SET PROBLEM: Only the lines from the one containing "Could you determine" through the end of the entries should be returned, exactly as they are, with the pictures omitted.

Extracted records:
⁂

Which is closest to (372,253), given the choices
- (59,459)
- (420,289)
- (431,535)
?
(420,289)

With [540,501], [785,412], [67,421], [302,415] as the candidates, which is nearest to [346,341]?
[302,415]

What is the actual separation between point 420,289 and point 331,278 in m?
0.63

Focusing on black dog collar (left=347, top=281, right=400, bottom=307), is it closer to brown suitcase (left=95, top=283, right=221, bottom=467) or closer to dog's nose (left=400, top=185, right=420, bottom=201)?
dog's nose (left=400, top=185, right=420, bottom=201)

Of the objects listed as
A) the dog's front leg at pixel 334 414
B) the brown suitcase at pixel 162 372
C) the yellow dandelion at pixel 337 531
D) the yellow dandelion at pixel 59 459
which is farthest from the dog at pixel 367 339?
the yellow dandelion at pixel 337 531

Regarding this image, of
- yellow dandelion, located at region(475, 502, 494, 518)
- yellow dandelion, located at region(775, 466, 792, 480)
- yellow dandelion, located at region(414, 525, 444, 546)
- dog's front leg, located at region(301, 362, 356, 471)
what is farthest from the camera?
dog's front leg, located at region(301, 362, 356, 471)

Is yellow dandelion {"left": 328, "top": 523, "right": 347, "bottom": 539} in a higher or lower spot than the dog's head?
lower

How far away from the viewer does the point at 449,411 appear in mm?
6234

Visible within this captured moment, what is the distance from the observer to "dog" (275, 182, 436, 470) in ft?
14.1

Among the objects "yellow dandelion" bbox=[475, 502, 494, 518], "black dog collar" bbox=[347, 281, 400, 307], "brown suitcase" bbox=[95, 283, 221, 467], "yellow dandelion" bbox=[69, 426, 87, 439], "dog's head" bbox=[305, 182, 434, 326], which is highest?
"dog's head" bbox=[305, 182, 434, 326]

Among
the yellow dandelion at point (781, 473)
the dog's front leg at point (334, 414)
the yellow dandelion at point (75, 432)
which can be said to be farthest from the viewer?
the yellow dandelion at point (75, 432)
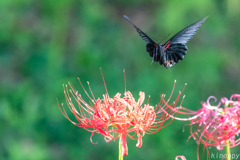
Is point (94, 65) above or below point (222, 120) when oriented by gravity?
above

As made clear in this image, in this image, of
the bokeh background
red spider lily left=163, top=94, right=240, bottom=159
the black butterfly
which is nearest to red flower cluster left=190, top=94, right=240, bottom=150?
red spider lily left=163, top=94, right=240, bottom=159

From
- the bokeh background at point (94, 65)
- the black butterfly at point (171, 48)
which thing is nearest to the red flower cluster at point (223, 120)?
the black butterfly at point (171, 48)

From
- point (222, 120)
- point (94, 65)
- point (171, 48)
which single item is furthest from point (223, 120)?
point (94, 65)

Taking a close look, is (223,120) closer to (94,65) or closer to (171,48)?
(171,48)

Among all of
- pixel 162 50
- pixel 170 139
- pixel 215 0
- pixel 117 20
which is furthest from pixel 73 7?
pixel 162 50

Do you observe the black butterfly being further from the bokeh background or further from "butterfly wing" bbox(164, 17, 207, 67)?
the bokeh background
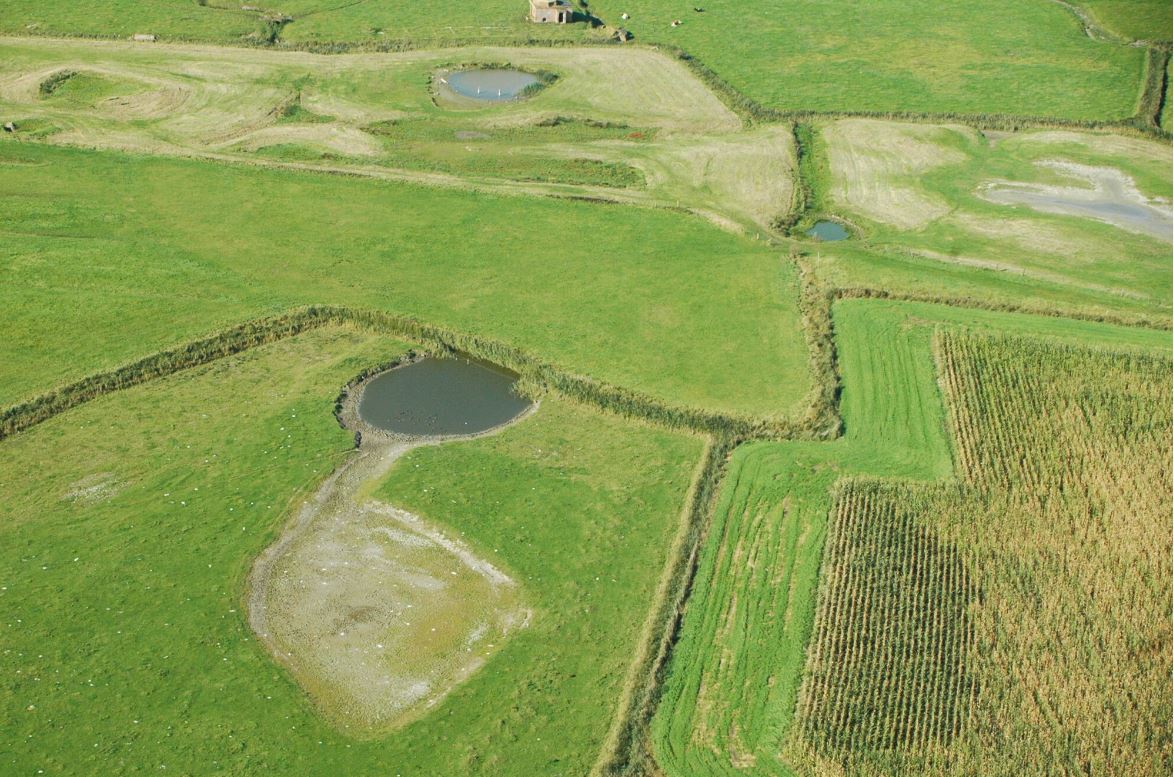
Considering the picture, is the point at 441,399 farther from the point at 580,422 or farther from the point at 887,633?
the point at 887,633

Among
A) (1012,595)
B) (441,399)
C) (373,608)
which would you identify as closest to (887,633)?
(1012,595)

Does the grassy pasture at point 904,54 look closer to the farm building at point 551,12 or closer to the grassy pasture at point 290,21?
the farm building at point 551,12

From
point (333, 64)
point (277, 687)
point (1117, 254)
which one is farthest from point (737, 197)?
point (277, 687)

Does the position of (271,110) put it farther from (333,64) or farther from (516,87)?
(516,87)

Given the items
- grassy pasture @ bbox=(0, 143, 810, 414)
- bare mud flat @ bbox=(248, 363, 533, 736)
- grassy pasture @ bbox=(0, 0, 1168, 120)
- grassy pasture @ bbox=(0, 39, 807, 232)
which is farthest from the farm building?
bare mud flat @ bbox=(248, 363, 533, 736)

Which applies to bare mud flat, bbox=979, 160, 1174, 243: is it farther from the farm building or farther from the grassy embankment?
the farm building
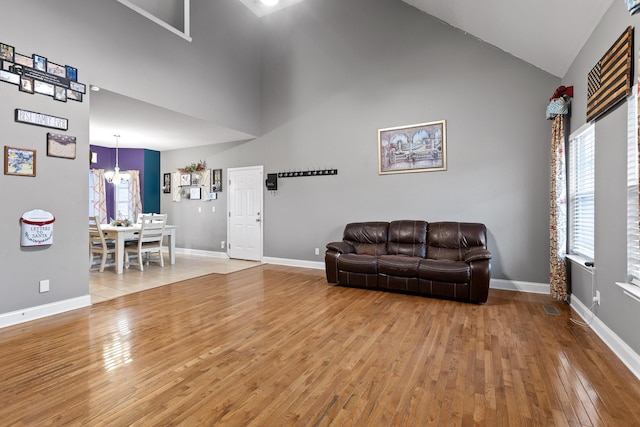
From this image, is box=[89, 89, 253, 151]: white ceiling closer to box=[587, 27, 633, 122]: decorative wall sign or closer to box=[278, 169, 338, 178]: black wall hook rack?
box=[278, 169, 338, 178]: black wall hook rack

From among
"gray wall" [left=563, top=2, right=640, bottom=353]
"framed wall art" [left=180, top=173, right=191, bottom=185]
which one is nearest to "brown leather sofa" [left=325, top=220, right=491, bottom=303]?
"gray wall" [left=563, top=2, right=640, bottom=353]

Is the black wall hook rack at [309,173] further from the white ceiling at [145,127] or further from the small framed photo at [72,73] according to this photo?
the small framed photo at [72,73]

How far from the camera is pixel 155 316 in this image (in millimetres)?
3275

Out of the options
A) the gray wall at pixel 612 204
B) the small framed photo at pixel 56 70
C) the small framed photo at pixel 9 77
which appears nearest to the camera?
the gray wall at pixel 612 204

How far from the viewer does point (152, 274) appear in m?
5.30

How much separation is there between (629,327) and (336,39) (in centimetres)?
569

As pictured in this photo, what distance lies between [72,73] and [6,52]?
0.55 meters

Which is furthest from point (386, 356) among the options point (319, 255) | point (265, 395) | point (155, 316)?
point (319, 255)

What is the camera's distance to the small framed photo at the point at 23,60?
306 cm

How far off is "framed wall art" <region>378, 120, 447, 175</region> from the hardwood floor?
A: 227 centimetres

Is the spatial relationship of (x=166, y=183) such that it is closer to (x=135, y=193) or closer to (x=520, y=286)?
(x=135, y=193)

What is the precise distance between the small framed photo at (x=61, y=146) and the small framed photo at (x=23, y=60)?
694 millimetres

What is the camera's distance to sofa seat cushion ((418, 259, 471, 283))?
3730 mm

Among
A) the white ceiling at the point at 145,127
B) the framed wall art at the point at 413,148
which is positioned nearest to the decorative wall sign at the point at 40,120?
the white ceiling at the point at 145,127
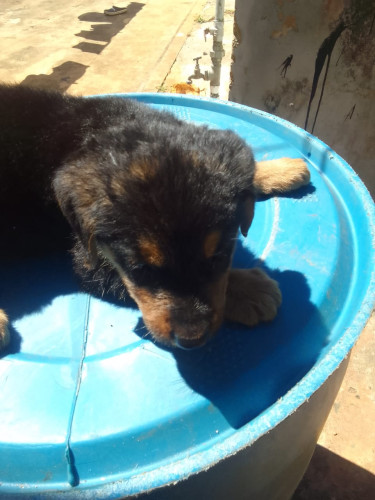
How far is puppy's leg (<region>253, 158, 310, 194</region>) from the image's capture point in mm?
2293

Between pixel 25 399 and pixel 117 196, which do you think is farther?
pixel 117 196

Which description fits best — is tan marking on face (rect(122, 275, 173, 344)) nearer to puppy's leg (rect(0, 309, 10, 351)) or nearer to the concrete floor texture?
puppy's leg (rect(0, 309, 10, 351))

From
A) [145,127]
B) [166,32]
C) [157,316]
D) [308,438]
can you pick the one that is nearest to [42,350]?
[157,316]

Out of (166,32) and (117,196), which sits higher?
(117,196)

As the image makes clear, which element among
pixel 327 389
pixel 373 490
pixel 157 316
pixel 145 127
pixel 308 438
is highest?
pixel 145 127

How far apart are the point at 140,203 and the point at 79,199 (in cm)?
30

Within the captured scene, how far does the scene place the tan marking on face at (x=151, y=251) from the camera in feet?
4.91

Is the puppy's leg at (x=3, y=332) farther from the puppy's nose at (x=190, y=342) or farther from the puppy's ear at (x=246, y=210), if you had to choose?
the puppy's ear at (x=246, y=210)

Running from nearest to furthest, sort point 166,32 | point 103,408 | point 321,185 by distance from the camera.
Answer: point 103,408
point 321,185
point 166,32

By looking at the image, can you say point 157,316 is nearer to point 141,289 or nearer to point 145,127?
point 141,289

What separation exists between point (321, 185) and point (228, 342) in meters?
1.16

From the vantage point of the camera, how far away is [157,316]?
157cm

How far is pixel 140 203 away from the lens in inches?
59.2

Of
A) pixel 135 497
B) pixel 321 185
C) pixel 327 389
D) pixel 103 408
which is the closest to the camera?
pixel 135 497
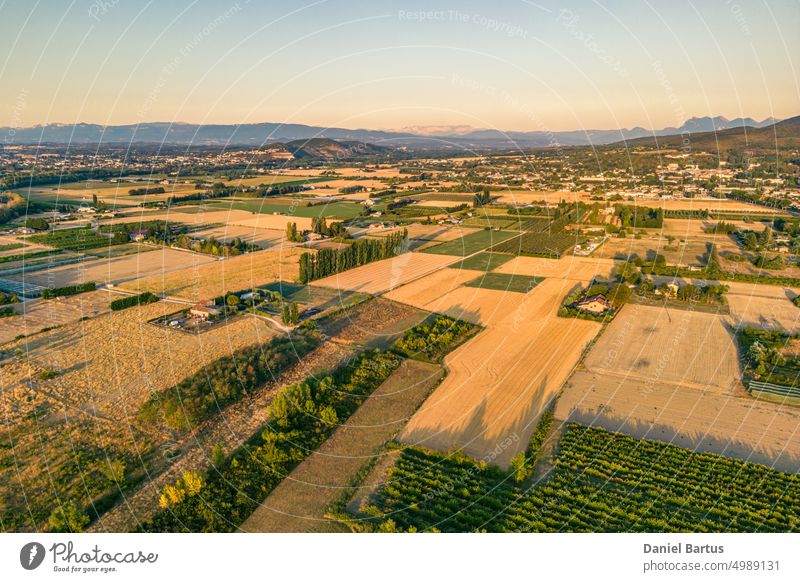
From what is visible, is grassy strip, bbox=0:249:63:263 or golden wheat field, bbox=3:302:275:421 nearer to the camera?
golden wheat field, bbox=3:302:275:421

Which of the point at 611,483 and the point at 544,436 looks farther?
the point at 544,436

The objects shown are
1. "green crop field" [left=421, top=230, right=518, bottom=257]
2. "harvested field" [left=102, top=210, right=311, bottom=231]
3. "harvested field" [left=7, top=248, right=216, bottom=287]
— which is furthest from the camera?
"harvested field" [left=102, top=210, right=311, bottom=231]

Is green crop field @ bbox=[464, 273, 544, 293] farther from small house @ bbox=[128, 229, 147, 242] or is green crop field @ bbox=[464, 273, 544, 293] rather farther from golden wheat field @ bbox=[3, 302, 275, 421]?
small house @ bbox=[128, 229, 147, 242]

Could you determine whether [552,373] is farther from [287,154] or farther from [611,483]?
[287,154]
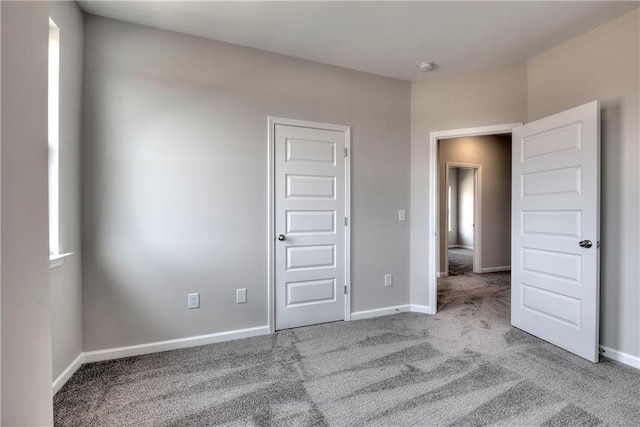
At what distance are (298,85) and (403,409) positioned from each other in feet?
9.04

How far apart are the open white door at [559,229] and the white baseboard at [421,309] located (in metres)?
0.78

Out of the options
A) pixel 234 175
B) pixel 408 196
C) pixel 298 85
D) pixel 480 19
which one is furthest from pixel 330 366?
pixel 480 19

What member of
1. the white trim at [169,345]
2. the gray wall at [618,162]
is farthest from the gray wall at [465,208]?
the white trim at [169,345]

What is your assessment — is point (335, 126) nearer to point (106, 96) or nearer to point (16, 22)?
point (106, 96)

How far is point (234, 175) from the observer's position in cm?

⁂

WRITTEN SOLUTION:
Could you determine whether [552,373] is farther from [287,154] or farther from [611,483]?
[287,154]
At what distance are (298,85) and (403,409) positioned from each other in feet?
9.04

How far apart are the open white door at [559,229] and the white baseboard at [421,309] located (in metres)?
0.78

Out of the options
A) pixel 234 175
B) pixel 408 196
C) pixel 298 85
D) pixel 480 19
which one is furthest from pixel 330 366?
pixel 480 19

What member of
1. the white trim at [169,345]
2. the gray wall at [618,162]
is farthest from the gray wall at [465,208]?
the white trim at [169,345]

What is your assessment — is point (335, 126) nearer to point (106, 96) or nearer to point (16, 22)?
point (106, 96)

How far is point (234, 175) from the observer's position in cm?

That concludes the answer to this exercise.